In general — terrible book, terrible questions, and as always, atrocious pseudo-science from the Answers in Genesis people.

Can Christian Faith Ever be Rational?

VJack over at Atheist Revolution recently asked, “Could one arrive at Christianity through rational means?

That actually depends on how you define Christianity.

The select few who call themselves Christians without subscribing to core modern Christian beliefs (the divinity of Jesus, virgin birth, triune God-head, vicarious redemption), taking the Bible as a collection of myths and advice, could have be Christians for rational reasons. Following the Jesus character’s advice regarding how to treat one’s neighbor is a worthy goal. I don’t see any reason why this “Christianity” would be necessarily irrational.

However, anyone who believes in the same God most Christians do — a miracle-working slacker who loves and damns everyone — has a logically impossible belief-set. Heck, I used those core beliefs to prove such a god would be evil. None of it makes any sense. That kind of religion can never be rational.

Christmas with an Atheist

My attitude towards Christmas is as follows:

  • I appreciate the holiday season, as I do Thanksgiving, for the way it brings families together, especially extended families.
  • I tend to resent the forced gift-giving materialism aspect of it, naturally.
  • I object to the efforts of some to try to make the holiday Christ-centric. It’s common knowledge the solstice was chosen as the date for Christ’s birth to ease the (forced) conversion of new Christians.

So what does an atheist like myself do?

  • I celebrate “the holidays” with minimal, practical or thoughtful gift-giving.
  • I wish friends a happy holiday.
  • I don’t freak out or correct anyone who innocently wishes me a “merry Christmas,” not because I am afraid to offend, but because I don’t want to make anyone sorry for the kind act of attempting to spread some cheer! And of course, Christmas is fairly secular for a lot of people, so it’s not like they just wished me a “merry feast day of Our Lady” or some such completely, overtly faith-based thing.

Happy holidays, and make the best of 2010!

Catholic Church “donates” $500K to restrict gay rights

Oh good, another reason for me to hate Catholicism (and Christianity in general):

Of the donations supporting the anti-gay Yes on 1 measure in Maine, 89% ($3 million) came from churches, Christian organizations, and their employees. The Catholic Church alone directly contributed $553,608.27.

Ah yes, Christian charitable giving. Warms the cockles of the heart.

Does anyone care to explain why Catholics think preventing gay couples from happy commitment is worth half a million dollars?

I’ll take a stab at it: Because the Catholics are all about creating guilt for, and instilling control over, the sexual and reproductive nature of, well, everyone. Their dogma is that sex (which they define to include masturbation and oral sex) is only appropriate for married couples attempting to procreate. Gay sex — indeed, homosexuality itself — is a direct challenge to that idea; for if God made men who have sex with men, procreation can hardly be the only purpose of sex, can it?

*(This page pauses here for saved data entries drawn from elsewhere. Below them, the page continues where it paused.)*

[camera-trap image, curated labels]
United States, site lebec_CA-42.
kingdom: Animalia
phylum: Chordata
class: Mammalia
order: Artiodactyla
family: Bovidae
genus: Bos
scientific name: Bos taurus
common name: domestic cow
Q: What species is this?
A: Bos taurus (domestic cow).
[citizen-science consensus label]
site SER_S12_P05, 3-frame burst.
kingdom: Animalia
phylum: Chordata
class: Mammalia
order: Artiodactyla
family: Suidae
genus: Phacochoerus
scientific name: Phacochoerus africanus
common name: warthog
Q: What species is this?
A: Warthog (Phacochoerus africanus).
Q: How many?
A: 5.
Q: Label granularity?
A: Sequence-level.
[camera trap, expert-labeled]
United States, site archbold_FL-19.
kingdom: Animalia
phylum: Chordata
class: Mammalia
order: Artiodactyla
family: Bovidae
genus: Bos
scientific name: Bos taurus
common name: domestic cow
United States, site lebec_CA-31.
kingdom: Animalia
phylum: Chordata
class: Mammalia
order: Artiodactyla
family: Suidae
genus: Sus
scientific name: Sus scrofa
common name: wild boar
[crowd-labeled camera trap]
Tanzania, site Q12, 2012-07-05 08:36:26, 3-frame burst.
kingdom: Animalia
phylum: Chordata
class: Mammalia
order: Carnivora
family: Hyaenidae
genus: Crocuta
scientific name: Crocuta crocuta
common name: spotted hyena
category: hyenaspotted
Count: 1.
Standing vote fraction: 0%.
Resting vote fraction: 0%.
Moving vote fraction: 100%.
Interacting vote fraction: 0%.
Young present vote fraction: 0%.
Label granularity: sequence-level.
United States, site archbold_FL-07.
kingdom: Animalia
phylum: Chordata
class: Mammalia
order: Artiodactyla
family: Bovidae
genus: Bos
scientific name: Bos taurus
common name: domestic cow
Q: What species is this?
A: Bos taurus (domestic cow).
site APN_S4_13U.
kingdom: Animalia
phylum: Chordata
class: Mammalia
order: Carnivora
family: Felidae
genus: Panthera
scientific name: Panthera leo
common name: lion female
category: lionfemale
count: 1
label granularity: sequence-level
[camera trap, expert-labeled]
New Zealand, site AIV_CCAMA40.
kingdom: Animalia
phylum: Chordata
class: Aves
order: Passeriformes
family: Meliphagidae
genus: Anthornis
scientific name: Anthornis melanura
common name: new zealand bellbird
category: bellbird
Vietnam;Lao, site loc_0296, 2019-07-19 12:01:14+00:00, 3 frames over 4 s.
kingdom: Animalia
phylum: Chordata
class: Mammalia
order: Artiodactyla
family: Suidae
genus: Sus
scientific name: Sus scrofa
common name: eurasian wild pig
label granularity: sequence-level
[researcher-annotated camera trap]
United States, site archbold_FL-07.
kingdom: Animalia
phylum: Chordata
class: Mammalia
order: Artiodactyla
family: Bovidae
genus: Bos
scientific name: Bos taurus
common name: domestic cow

And then where will the Catholic babies come from, if Catholic couples no longer fear damnation if they use birth control?

Disgusting.

How is it possible for Jesus to learn?

I found the following letter in The Independent:

Letter: The toddler Jesus

John Coutts Tuesday, 30 December 1997

The toddler Jesus

Sir: Glad tidings! Miles Kington has taken up New Testament studies (16 December). But he is way off-target in suggesting that Mary’s Boy Child would have made grown-up remarks at the age of six months. Luke’s Gospel (2:46,52) makes it quite clear that Jesus was a normal child who “grew both in body and wisdom” and asked questions rather than giving answers.

JOHN COUTTS

Gravesend, Kent

The passage in question recounts the story of Jesus going to the temple as a young boy/man and simultaneously learning and debating Jewish theology in an extraordinarily gifted manner. This is weird, because where is that skill coming from? The fact he is God? Then why does he need to learn anything at all?

That is a reason that a baby Jesus is absurd. What was God thinking as he waved his little hands and soiled himself?